DATA START
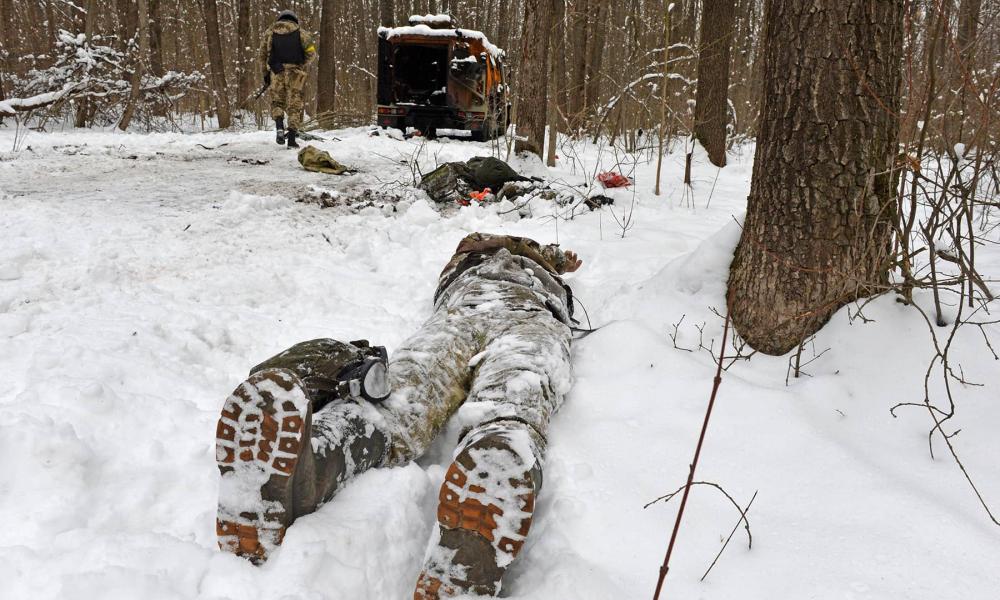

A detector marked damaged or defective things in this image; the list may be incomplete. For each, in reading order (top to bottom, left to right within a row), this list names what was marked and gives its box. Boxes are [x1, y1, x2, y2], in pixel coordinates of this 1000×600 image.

burned-out van [376, 15, 508, 140]
rusted vehicle body [376, 15, 508, 140]
charred vehicle [376, 15, 508, 141]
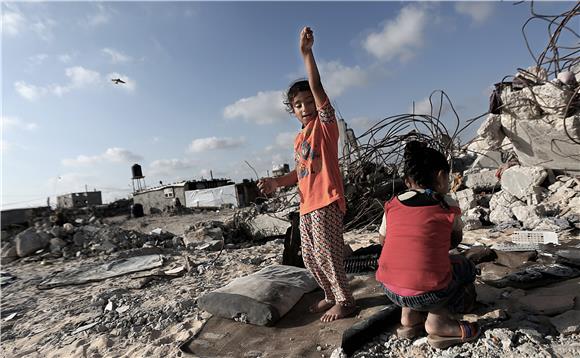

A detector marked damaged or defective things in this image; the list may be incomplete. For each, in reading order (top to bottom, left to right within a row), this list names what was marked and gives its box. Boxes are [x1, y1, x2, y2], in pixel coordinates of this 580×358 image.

broken concrete slab [498, 166, 548, 200]
broken concrete slab [14, 228, 48, 256]
broken concrete slab [37, 253, 165, 290]
broken concrete slab [198, 264, 318, 326]
broken concrete slab [520, 294, 572, 316]
broken concrete slab [548, 310, 580, 336]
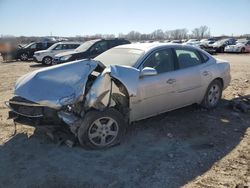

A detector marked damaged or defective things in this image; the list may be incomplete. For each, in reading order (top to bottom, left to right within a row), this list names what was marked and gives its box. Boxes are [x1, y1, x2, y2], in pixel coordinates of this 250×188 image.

bent hood [14, 58, 104, 108]
wrecked vehicle [5, 43, 230, 149]
damaged silver sedan [5, 43, 230, 149]
shattered windshield [94, 48, 145, 67]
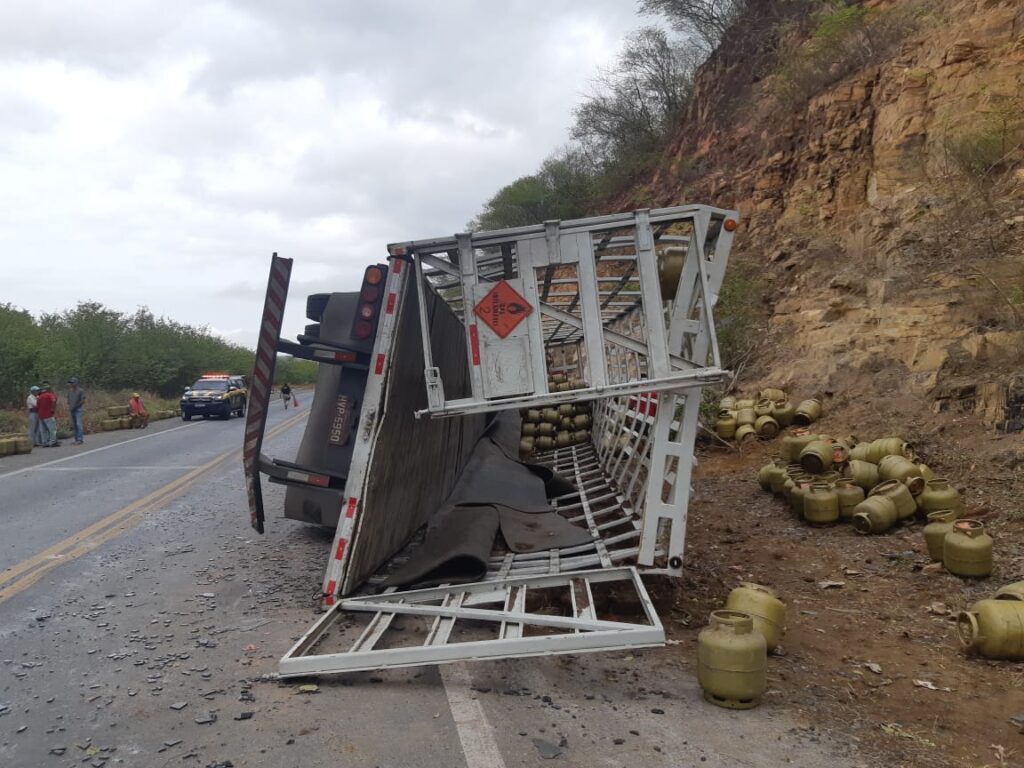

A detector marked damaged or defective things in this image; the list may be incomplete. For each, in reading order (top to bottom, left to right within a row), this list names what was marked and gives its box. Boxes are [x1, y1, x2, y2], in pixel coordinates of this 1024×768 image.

overturned truck [242, 206, 736, 680]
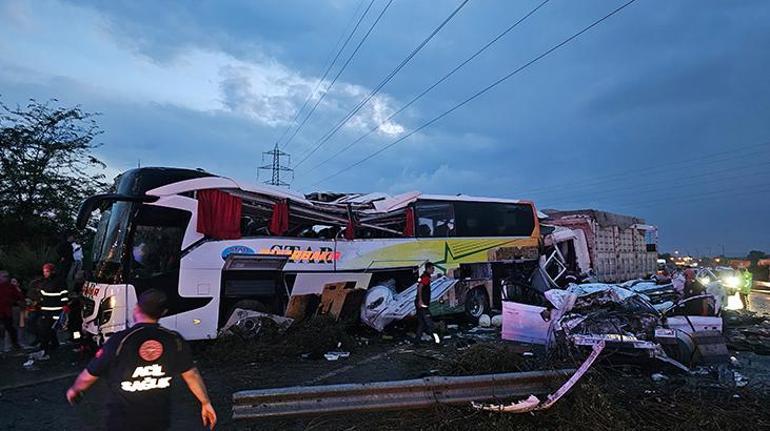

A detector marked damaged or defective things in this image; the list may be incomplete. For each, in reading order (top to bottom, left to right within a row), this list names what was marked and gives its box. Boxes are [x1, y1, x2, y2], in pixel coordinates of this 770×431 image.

wrecked bus [75, 167, 536, 342]
torn sheet metal [222, 308, 296, 338]
torn sheet metal [360, 276, 456, 332]
torn sheet metal [472, 340, 604, 416]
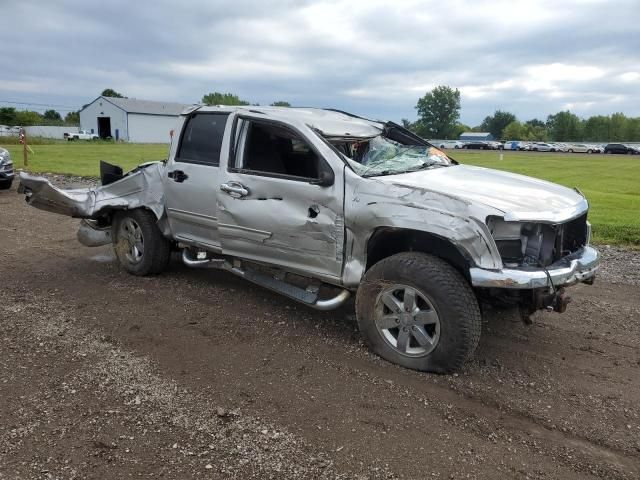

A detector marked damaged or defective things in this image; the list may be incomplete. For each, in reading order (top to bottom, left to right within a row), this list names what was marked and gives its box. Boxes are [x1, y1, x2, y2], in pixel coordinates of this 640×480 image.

shattered windshield [332, 134, 452, 177]
crumpled front end [18, 162, 168, 220]
severely damaged truck [20, 107, 600, 374]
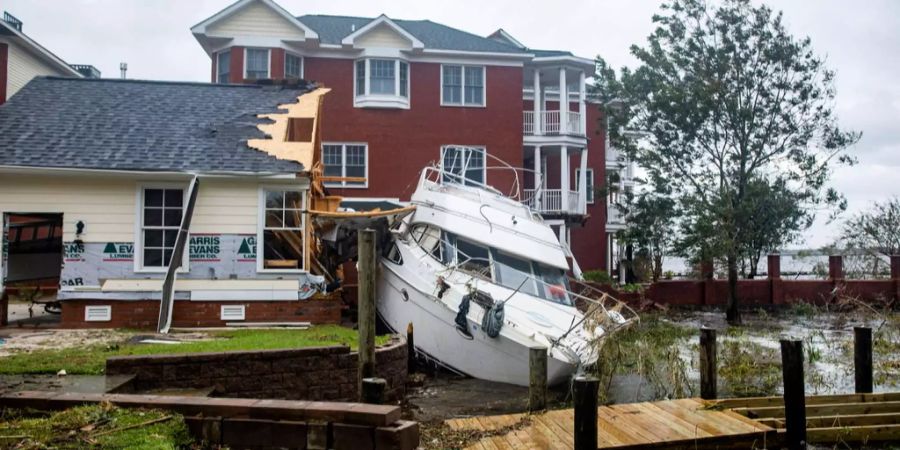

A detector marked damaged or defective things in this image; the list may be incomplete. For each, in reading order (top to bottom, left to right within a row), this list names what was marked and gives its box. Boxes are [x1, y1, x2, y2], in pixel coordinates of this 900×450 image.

damaged house [0, 76, 342, 326]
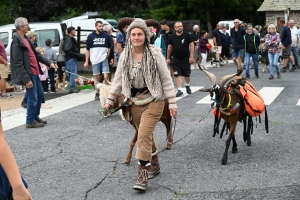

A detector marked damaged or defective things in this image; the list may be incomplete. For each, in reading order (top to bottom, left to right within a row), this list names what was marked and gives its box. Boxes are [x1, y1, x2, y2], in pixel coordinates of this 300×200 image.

pavement crack [84, 158, 119, 200]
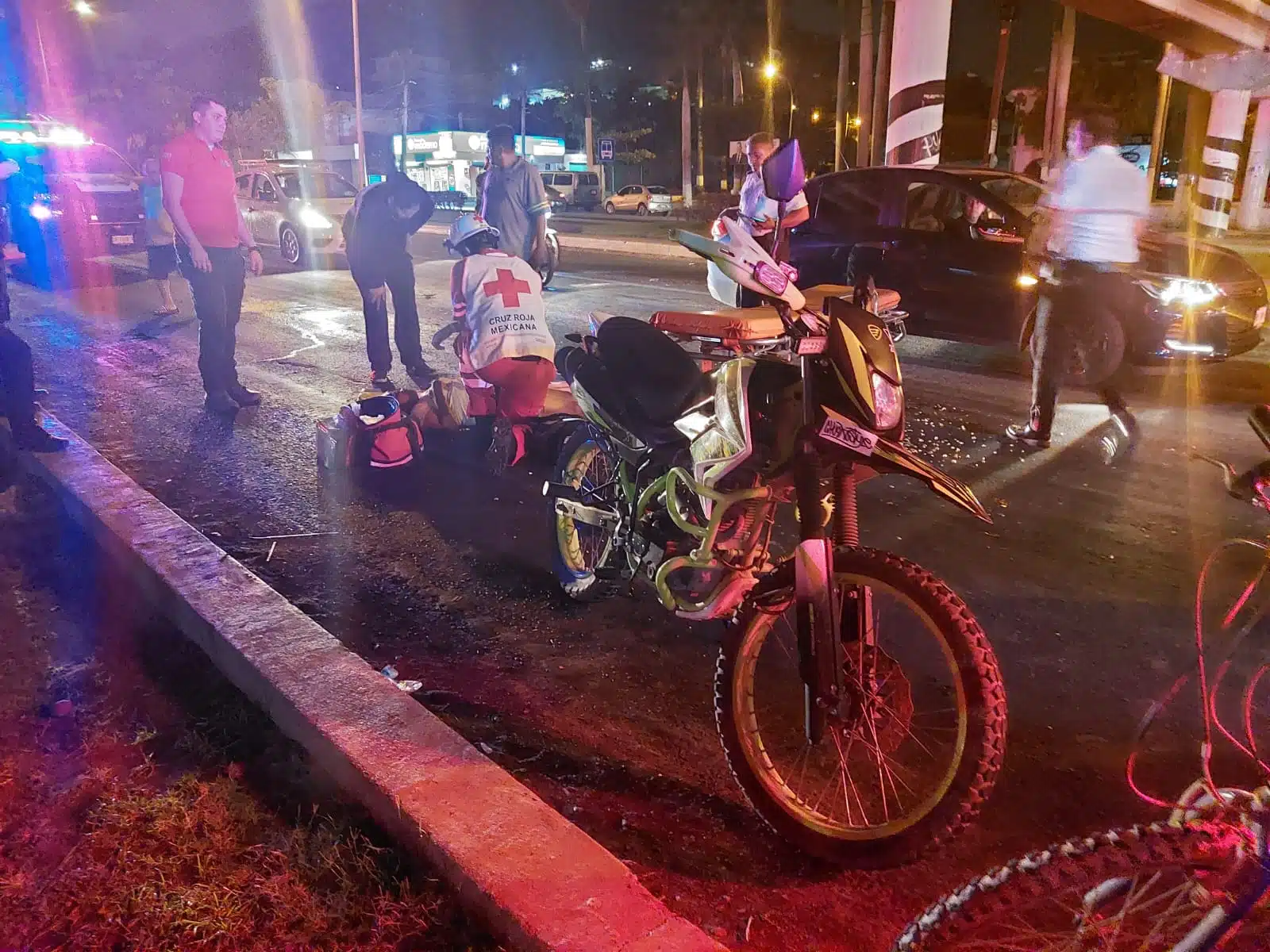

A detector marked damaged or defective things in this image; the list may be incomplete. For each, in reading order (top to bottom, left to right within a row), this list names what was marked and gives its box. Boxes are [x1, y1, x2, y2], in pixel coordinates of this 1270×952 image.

crashed motorcycle [546, 140, 1010, 863]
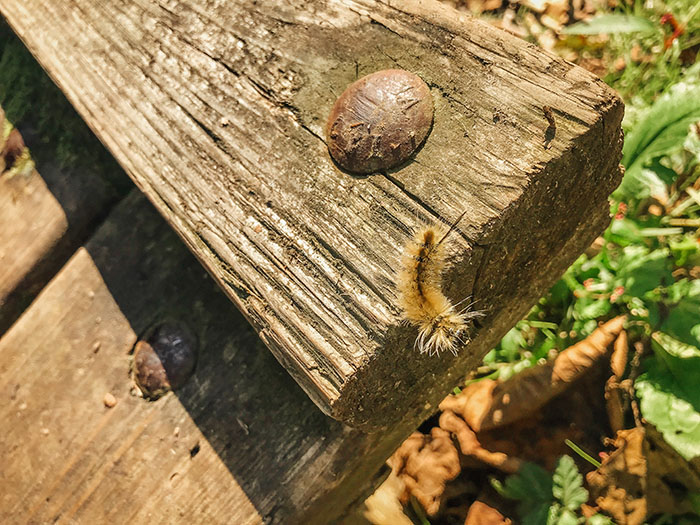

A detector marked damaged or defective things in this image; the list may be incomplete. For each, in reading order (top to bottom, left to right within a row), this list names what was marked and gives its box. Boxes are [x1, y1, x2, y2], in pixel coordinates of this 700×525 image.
DATA END
• THE PROBLEM:
Type the entries above out again exactly, with no pictures.

• RESPONSE TO THIS TASK:
A detector marked damaged or defective things in this image; the list may be incomplete. For each, in reading order (top to bottom, left to right within a row), this list names what was marked and gives its box. Boxes are [x1, y1, x2, y2], in pixel coordinates of this 1000×600 image.

burned-out van [376, 15, 508, 140]
rusted vehicle body [376, 15, 508, 140]
charred vehicle [376, 15, 508, 141]

A detector marked damaged or defective things in this image; the list may be incomplete. For each, in reading order (top to bottom, left to right within a row), this list names what was marked and gives its box. Boxes are [x1, y1, x2, y2], in pixel coordinates of this 580×358 image.

broken concrete slab [498, 166, 548, 200]
broken concrete slab [14, 228, 48, 256]
broken concrete slab [37, 253, 165, 290]
broken concrete slab [198, 264, 318, 326]
broken concrete slab [520, 294, 572, 316]
broken concrete slab [548, 310, 580, 336]

A detector marked damaged or defective things in this image; the list may be incomplete. For each, in reading order (top to bottom, left to right within a row), this list names what was marked and gives its box. Boxes are [x1, y1, x2, y2], in pixel coordinates of this 250×188 image.

bent hood [14, 58, 104, 108]
wrecked vehicle [5, 43, 230, 149]
damaged silver sedan [5, 43, 230, 149]
shattered windshield [94, 48, 145, 67]

A detector marked damaged or defective things in this image; the list may be incomplete. For each, in reading order (top to bottom, left to right within a row), this list names what was marked and gives its box. Boxes are [x1, y1, x2, y2], in pixel coordinates of this 1024×768 image.

overturned truck [242, 206, 736, 680]

A detector marked damaged or defective things in this image; the list may be incomplete. For each, in reading order (top to bottom, left to right within a row), this list names what was marked and gives its box. Boxes are [x1, y1, x2, y2], in pixel coordinates of this 770×431 image.

wrecked bus [75, 167, 536, 342]
torn sheet metal [222, 308, 296, 338]
torn sheet metal [360, 276, 456, 332]
torn sheet metal [472, 340, 604, 416]

A detector marked damaged or defective things in this image; the list may be incomplete. For each, in reading order (top to bottom, left to right within a row), this list names what was marked and gives its box. Boxes are [x1, y1, x2, y2], in pixel coordinates of this 640×480 image.

shattered windshield [332, 134, 452, 177]
crumpled front end [18, 162, 168, 220]
severely damaged truck [20, 107, 600, 374]

A detector marked damaged or defective things in this image; the list may be incomplete. For each, in reading order (top to bottom, left to right within a row), this list names what was marked and gives its box. Boxes are [x1, y1, x2, y2], in pixel coordinates of this 900×450 image.

damaged house [0, 76, 342, 326]

A detector marked damaged or defective things in this image; the list may be incomplete. For each, in reading order (top to bottom, left to right within a row), this list names what was marked and gives its box. Boxes are [x1, y1, x2, y2], in pixel coordinates of this 300×200 image.

pavement crack [84, 158, 119, 200]

A detector marked damaged or defective things in this image; the list may be incomplete. For each, in reading order (top to bottom, left to right within a row), this list names what was marked and gives its box. Boxes are [x1, y1, x2, y2], in pixel coordinates of this 1270×952 image.

crashed motorcycle [546, 140, 1010, 863]

A detector marked damaged or defective things in this image; the list may be incomplete. For each, in reading order (top to bottom, left to right within a row), this list names what was marked and gives its box. Boxes are [x1, y1, x2, y2], in pixel coordinates of this 700×525 image.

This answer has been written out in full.